GENEVA—On June 17, 2015, all countries in the ITU Region 1 (Europe, Africa, the Middle East and Central Asia, including Iran), will transition from analog to digital broadcasting. To mark the occasion, ITU will host a symposium at its headquarters in Geneva to highlight the inherent advantages offered by digital terrestrial broadcasting today and in the future.

ITU Region 1 includes countries in Europe, Africa, the Middle East and Central Asia.

The June 17 deadline for switching off analog television broadcasting in the UHF band was set by ITU Member States at the Regional Radiocommunication Conference in 2006, known as the GE06 Regional Agreement.

For its "International Symposium for the Digital Switchover," ITU has invited experts from around the world to examine the objectives of the transition from analog to digital broadcasting and take a look at advances in television, such as ultra-high-definition TV (UHDTV), Integrated broadcast-broadband (IBB) systems, and smart TV platforms as well as building a sustainable ecosystem for digital TV in the future and its spectrum requirements. New technologies related to digital broadcasting, including UHDTV, hybrid HbbTV, extended image dynamic range, higher frame rates, and immersive audio, will be demonstrated by leading developers and experts from the BBC, EBU, Dolby, Fraunhofer and others.

ITU cites the many advantages of digital broadcasting over analog, including an increase in the number of available channels, as well as the ability to provide new innovative services, such as interactive TV, electronic program guides and mobile TV as well as transmit image and sound in HD and ultra-HD. Digital TV requires less energy to ensure the same coverage as for analog while decreasing overall costs of transmission. The more efficient use of radio spectrum brought on by digital TV also allows for the so-called digital dividend resulting from the freeing up of spectrum for use by other services, such as mobile broadband, according to the ITU.

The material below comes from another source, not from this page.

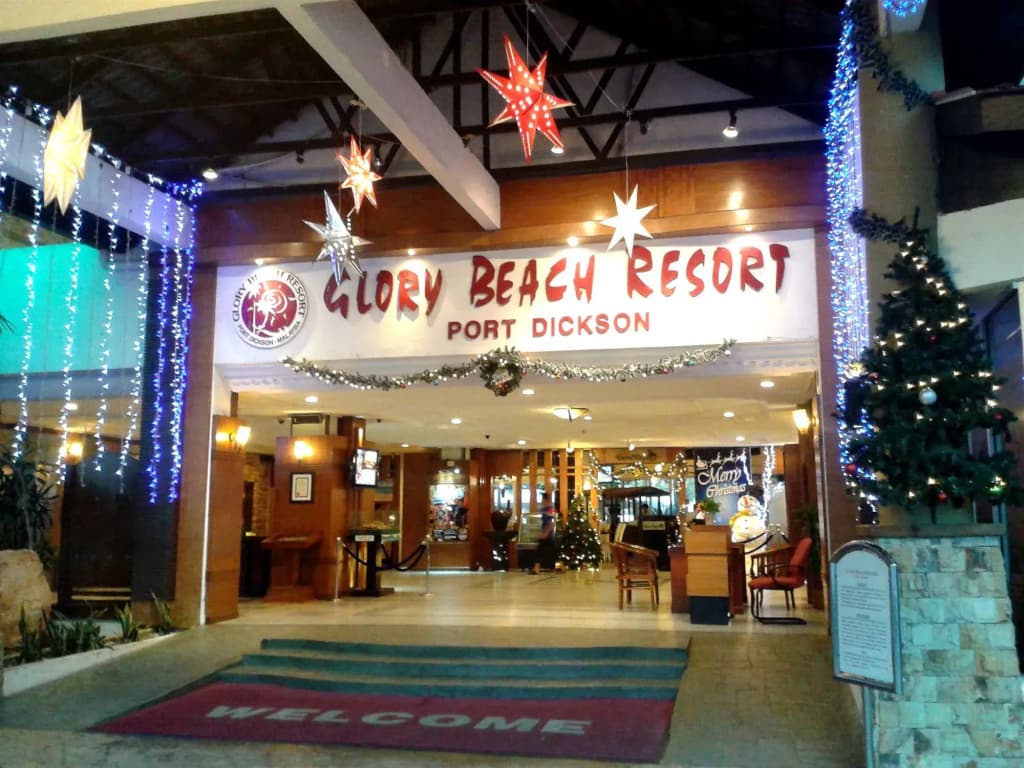 Glory Beach Resort - photo 21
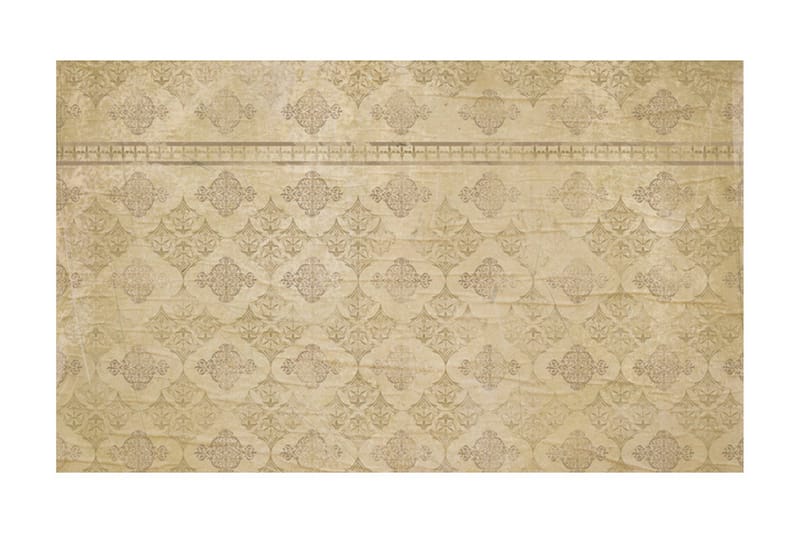 Fototapet Blek Barokk Tapet 450x270 - Artgeist sp. z o. o. - Innredning - Veggdekorasjon - Tapeter - Fototapeter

Several countries that are parties to the GE06 Agreement, as well as many who are not, have already made the transition; others are in the process. (For a list of countries that have completed the transition, visit here.) 

“As the specialized agency of the United Nations dealing with information and communication technologies, including spectrum and satellite orbit issues, ITU will keep supporting the development of new technologies,” said ITU Secretary-General Houlin Zhao. “I congratulate administrations around the world which have successively switched to digital television broadcasting and I also wish all success to those still in the process of doing so.”